▸ EXERCISE INSTRUCTIONS
Please reproduce the data below word for word, starting with the line that contains "this 640×480 image." and continuing through the line that contains "rust spot on metal [218, 0, 688, 33]", with nothing else.

+++ SOURCE MATERIAL

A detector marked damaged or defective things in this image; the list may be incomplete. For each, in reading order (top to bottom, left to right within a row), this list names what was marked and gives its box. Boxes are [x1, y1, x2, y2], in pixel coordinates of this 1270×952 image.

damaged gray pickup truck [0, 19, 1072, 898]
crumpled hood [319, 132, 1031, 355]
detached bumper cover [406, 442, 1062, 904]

++++++
+++ SOURCE MATERIAL

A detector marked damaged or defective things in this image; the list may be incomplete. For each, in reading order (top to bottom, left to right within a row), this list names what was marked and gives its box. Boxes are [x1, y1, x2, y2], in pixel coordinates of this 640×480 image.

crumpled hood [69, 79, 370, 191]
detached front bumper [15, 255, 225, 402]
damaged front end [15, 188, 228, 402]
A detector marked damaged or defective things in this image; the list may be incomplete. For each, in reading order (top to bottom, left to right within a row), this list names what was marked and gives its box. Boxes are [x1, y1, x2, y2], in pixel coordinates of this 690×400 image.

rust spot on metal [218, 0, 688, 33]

++++++

▸ RIGHT ANSWER
A detector marked damaged or defective things in this image; the list may be incomplete. For each, in reading order (top to bottom, left to right within a row), this list names what was marked and gives its box. Boxes are [x1, y1, x2, y2], in pixel coordinates of this 640×480 image.

crumpled hood [69, 79, 370, 191]
detached front bumper [15, 255, 225, 402]
damaged front end [15, 188, 228, 402]
A detector marked damaged or defective things in this image; the list may be incomplete. For each, in reading order (top to bottom, left to right within a row), this list names what was marked and gives its box. Boxes are [x1, y1, x2, y2], in pixel coordinates of this 690×400 image.

rust spot on metal [218, 0, 688, 33]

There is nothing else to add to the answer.